Early in the fifth chapter, "Captured in Motion: Dynamic Characterization," Brady writes: "The relationship between character and plot is something like a Mobius strip that reverses in itself endlessly; you need a plot to reveal character, and you need a character to capable of setting a plot in motion (p 73). The chapter includes analyses of James Joyce's story "The Dead" and Raymond Carver's "Careful," as well as Alice McDermott's novel, "Child of My Heart."
In the sixth chapter, "Point of View Q & A," Brady observes: "Overly scrupulous policing (especially in the workshop, by nature predisposed to fault-finding) pressures writers to sacrifice vitality to narrow notions of veracity" (p 101). Her detailed analysis of Alice Munro's "My Mother's Dream," told by the baby she's carrying, suggests that we could "accept it as a retrospective reconstruction of events the narrator has been told throughout her childhood" (p 105). Not that this is unprecedented: Laurence Sterne's "Tristram Shandy," one of my favorite postmodern novels, was published in 1766.

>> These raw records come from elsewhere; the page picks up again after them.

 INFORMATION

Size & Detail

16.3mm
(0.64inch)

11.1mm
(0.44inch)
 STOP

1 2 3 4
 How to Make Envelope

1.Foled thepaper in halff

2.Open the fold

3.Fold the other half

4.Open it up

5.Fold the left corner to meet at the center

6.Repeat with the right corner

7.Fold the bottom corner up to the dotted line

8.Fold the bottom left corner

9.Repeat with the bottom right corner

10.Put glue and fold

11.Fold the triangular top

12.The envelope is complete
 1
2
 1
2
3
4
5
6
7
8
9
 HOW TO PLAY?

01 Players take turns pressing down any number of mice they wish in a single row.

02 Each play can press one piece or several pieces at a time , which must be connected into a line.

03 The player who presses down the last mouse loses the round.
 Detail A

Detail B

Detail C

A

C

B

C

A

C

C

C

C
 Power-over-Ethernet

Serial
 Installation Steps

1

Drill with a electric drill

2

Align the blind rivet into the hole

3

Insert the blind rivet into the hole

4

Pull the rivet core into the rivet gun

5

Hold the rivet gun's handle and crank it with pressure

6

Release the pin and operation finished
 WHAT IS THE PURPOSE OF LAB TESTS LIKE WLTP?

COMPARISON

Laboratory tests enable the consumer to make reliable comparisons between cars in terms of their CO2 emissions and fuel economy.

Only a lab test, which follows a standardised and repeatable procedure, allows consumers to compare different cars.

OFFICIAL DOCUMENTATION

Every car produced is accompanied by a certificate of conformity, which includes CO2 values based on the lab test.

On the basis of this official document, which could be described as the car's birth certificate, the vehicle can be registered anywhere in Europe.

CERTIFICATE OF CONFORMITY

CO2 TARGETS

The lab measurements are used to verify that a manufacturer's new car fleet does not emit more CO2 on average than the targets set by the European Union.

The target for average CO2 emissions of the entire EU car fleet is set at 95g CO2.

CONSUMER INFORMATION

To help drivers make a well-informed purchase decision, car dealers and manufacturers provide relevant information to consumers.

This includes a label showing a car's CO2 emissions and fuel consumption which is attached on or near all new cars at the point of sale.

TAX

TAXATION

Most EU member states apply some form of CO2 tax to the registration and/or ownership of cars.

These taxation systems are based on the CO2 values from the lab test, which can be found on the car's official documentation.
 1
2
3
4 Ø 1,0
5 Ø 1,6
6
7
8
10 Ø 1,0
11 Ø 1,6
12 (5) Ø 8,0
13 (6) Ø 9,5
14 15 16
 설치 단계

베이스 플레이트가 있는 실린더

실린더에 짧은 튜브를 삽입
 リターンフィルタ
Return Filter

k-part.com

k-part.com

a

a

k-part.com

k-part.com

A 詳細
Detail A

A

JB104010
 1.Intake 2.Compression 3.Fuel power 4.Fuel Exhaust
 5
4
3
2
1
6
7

Chapters seven and eight explain the use of synecdoche, metonymy, and patterning of imagery as craft elements in fiction. Brady analyzes Anton Chekov's "Gooseberries," with a helpful Venn diagram, as well as Michael Cunningham's novel "Hours." The ninth chapter, "Showing and Telling," explains how effective telling can artfully include showing as in Tobias Wolff's novel, "Old School."
In the concluding chapter, "The Sentence as a Touchstone of Style" Brady acknowledges that she can be "a grammar geek," and, but also adds, "Correctness counts, but to be merely correct is tantamount to entering a plow horse in the Kentucky Derby" (p 155). Brady diagrams sentences from George Eliot's "Middlemarch," William Faulkner's "Barn Burning," and Virginia Woolf's "Mrs Dalloway." She concludes with this advice: "Fiction is written sentence by sentence, and the habit of thinking about syntax as a dramatic element should be part of your composing process, not just a task reserved for revision. Despite all the advice books that recommend settling for a sloppy first draft and trusting to revision, a practice of indifference toward syntax usually means a writer will rely on conventional arrangement of works to order conventional ways of seeing. One sentence lead to another, and a bad sentence leads to another like itself" (p 169). Excellent advice for short-story writers. Novel writers would likely find it hard to follow and prefer settling for "a sloppy first draft," deferring concerns about syntax to subsequent drafts.
Brady's fiction-craft book is enhanced with excellent exercises for the intermediate/advanced student.
1 of 1 people found the following review helpful.
Excellent book for broad story logic
By maureen onuigbo
Excellent book for broad story logic, context, themes and subtext. This book is compact and easy to read. It is full of good advice for the beginning and amateur writer. I love it. I stopped highlighting as it looked like I was going to highlight the entire book.
2 of 3 people found the following review helpful.
Story Logic
By goodsteward
This text is great for anyone interested in writing "flash" fiction, creative writing, and advancing in the area of English Language and Literature! Easy and fun read as well.